Impeccable sources have told this publication Lt-Gen Motšomotšo was asked during the SADC Troika Security Chiefs meeting held in Pretoria, South Africa last month whether he needed any assistance to implement SADC decisions of suspending and prosecuting LDF members accused of serious crimes such as murder.
Lt-Gen Motšomotšo reportedly declined the offer, saying he “was on top of the situation”.
This time around, SADC is not taking any chances, with the standby force having been deployed amid speculation that Brig Sechele and Col Hashatsi had planned to stage a coup if they had survived after killing Lt-Gen Motšomotšo.
The speculation was fuelled by a letter circulating on social media and purportedly found on Brig Sechele’s body which expressed an intention to establish an interim government.

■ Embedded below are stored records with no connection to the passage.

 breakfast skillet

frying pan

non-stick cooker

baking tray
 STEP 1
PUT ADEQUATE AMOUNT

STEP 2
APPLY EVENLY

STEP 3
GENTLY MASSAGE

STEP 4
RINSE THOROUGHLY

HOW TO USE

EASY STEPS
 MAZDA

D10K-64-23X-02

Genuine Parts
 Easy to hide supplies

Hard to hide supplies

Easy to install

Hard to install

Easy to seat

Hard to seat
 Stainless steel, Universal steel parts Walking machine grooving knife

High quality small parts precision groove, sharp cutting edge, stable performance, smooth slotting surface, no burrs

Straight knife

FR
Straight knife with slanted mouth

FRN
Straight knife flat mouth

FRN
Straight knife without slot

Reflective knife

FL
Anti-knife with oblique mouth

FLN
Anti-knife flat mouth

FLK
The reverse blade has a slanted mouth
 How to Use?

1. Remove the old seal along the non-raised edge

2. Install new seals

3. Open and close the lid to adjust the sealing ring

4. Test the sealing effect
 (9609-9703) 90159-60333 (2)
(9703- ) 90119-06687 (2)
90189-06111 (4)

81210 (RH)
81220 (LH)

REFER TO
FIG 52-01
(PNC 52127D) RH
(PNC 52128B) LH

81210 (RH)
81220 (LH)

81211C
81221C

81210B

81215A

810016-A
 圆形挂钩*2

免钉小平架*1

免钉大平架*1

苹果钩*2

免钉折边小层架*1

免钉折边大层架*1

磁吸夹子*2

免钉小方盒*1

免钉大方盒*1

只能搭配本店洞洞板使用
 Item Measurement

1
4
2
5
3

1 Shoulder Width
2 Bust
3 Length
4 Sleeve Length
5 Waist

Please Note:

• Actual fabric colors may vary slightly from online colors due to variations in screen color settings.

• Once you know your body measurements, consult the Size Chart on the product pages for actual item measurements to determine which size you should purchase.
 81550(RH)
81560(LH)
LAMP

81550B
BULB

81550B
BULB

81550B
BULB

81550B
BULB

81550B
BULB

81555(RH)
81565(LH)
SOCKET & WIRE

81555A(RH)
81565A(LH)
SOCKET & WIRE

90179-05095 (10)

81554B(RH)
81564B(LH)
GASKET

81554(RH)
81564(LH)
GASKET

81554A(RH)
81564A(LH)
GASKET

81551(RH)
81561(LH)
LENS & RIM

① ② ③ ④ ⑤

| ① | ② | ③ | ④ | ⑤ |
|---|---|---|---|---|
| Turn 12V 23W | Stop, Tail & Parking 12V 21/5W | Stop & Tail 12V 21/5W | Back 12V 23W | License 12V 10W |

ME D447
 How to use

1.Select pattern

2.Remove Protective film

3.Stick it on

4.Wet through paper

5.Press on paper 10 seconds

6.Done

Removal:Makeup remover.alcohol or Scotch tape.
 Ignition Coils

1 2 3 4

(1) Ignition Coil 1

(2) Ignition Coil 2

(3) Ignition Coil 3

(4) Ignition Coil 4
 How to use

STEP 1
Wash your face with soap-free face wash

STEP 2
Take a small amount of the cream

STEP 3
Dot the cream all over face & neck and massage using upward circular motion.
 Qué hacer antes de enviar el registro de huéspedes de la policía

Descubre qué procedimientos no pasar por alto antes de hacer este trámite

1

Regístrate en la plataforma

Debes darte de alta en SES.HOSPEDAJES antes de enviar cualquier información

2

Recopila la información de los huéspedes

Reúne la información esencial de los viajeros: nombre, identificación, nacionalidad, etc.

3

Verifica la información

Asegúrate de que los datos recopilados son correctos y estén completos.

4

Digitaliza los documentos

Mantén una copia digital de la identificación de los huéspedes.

Part of the letter reads: “We have taken over the reins so as to restore peace and stability which are lacking due to politics that have divided the army.
“The army will be in power for not more than five years in order to implement the reforms that the politicians have failed to do on their own.
“We assure the nation that its property and state of security are in good hands.
“We advise all politicians to stop making any statements either on radio stations or on social media.”
However, no government official contacted by the Lesotho Times could confirm or dismiss the authenticity of the document, saying investigations were ongoing.
Prime Minister Thomas Thabane’s Press Attaché, Thabo Thakalekoala, said: “We also saw it on social media, and honestly we cannot comment on anything that is on social media. If the document was authentic, the police would be better-placed to comment.”
Police spokesperson, Inspector Mpiti Mopeli, would not comment on the document, saying investigations into the matter were ongoing.
Fears of a coup have also been raised in light of Col Hashatsi’s dropping out in June this year from a Zimbabwe National Army Senior Commanders’ course he had enrolled in last August at the National Defence College in Harare.
Col Hashatsi had been seconded for the course by Lt-Gen Kamoli prior to his retirement as LDF commander in December 2016.
Military sources in Zimbabwe told this publication yesterday that “a red flag” had been raised over Col Hashatsi’s behaviour and suitability for the course.